Traditional So-ran bushi, a fishing song which is taught in schools in Japan, was the perfect introduction to Japanese culture when volunteers displayed the folk dance at Trade Fair Grounds on Sunday.
The dance was emotional as the volunteers recounted the 2011 Tsunami that claimed thousands of lives, 754 cultural properties and left thousands of people devastated.
Apart from the dances, the volunteers also demonstrated how to cook, HIV and Aids prevention demonstration and science show demonstrated by Japanese teachers who are working in Malawi.
Hiroshi Izumisawa, a Volunteer Youth Officer in Mulanje, said the Japanese volunteers organised the cultural festival to connect with Malawians and give them a chance to appreciate Japanese culture.

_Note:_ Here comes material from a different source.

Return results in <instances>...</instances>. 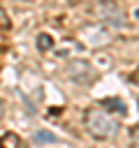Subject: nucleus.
Segmentation results:
<instances>
[{"mask_svg": "<svg viewBox=\"0 0 139 148\" xmlns=\"http://www.w3.org/2000/svg\"><path fill=\"white\" fill-rule=\"evenodd\" d=\"M102 104H104L107 109H114L116 113H125V104H123L118 97H104V99H102Z\"/></svg>", "mask_w": 139, "mask_h": 148, "instance_id": "obj_5", "label": "nucleus"}, {"mask_svg": "<svg viewBox=\"0 0 139 148\" xmlns=\"http://www.w3.org/2000/svg\"><path fill=\"white\" fill-rule=\"evenodd\" d=\"M35 141H37V143H51V141H56V136H53L51 132H44V130H42V132L35 134Z\"/></svg>", "mask_w": 139, "mask_h": 148, "instance_id": "obj_7", "label": "nucleus"}, {"mask_svg": "<svg viewBox=\"0 0 139 148\" xmlns=\"http://www.w3.org/2000/svg\"><path fill=\"white\" fill-rule=\"evenodd\" d=\"M83 123H86L88 134L95 139H114L118 132V120L100 109H88L83 113Z\"/></svg>", "mask_w": 139, "mask_h": 148, "instance_id": "obj_1", "label": "nucleus"}, {"mask_svg": "<svg viewBox=\"0 0 139 148\" xmlns=\"http://www.w3.org/2000/svg\"><path fill=\"white\" fill-rule=\"evenodd\" d=\"M132 148H139V127L132 130Z\"/></svg>", "mask_w": 139, "mask_h": 148, "instance_id": "obj_9", "label": "nucleus"}, {"mask_svg": "<svg viewBox=\"0 0 139 148\" xmlns=\"http://www.w3.org/2000/svg\"><path fill=\"white\" fill-rule=\"evenodd\" d=\"M9 28V16H7V12L0 7V30H7Z\"/></svg>", "mask_w": 139, "mask_h": 148, "instance_id": "obj_8", "label": "nucleus"}, {"mask_svg": "<svg viewBox=\"0 0 139 148\" xmlns=\"http://www.w3.org/2000/svg\"><path fill=\"white\" fill-rule=\"evenodd\" d=\"M0 148H21V136L14 132H7L0 136Z\"/></svg>", "mask_w": 139, "mask_h": 148, "instance_id": "obj_4", "label": "nucleus"}, {"mask_svg": "<svg viewBox=\"0 0 139 148\" xmlns=\"http://www.w3.org/2000/svg\"><path fill=\"white\" fill-rule=\"evenodd\" d=\"M95 12H97V16H100L104 23H109V25H114V28H120V25L125 23V14H123V9H120L114 0H100L97 7H95Z\"/></svg>", "mask_w": 139, "mask_h": 148, "instance_id": "obj_2", "label": "nucleus"}, {"mask_svg": "<svg viewBox=\"0 0 139 148\" xmlns=\"http://www.w3.org/2000/svg\"><path fill=\"white\" fill-rule=\"evenodd\" d=\"M0 118H2V104H0Z\"/></svg>", "mask_w": 139, "mask_h": 148, "instance_id": "obj_11", "label": "nucleus"}, {"mask_svg": "<svg viewBox=\"0 0 139 148\" xmlns=\"http://www.w3.org/2000/svg\"><path fill=\"white\" fill-rule=\"evenodd\" d=\"M130 81H132V83H137V86H139V69H134V72H132V74H130Z\"/></svg>", "mask_w": 139, "mask_h": 148, "instance_id": "obj_10", "label": "nucleus"}, {"mask_svg": "<svg viewBox=\"0 0 139 148\" xmlns=\"http://www.w3.org/2000/svg\"><path fill=\"white\" fill-rule=\"evenodd\" d=\"M67 76H70L74 83L88 86V83H93L95 72H93V67H90L88 62H83V60H74V62L67 65Z\"/></svg>", "mask_w": 139, "mask_h": 148, "instance_id": "obj_3", "label": "nucleus"}, {"mask_svg": "<svg viewBox=\"0 0 139 148\" xmlns=\"http://www.w3.org/2000/svg\"><path fill=\"white\" fill-rule=\"evenodd\" d=\"M51 46H53V37H51V35H46V32L37 35V49H39V51H49Z\"/></svg>", "mask_w": 139, "mask_h": 148, "instance_id": "obj_6", "label": "nucleus"}]
</instances>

“We wanted to introduce the activities of Jica in Malawi, introduce Japanese culture and acknowledge the support Malawians and the world rendered to us when an earthquake and tsunami devastated our country.
“It was tragic and a lot of countries supported us through messages that brought hope to the victims of the earthquake,” said Izumisawa.
The volunteers capped their performances with a song titled ‘Uwewo Muite Arukou’ which basically means ‘Let’s Walk with Our Heads High.’ The song was performed in Japanese, English and Chichewa but it was the Chichewa version that attracted a round of applause from the audience.
Displaying how quickly the volunteers acquire local languages, the excitement was not exaggerated as they took turns to accompany the song with some dance.
Izumisawa said the proper way of appreciating Malawi’s support was through song and dance.
“In our culture, we usually say arigatou (thank you) to acknowledge any kind of support. The festival gave us the opportunity to thank Malawians and the world that despite the distance, their support reached the people of Japan,” he said.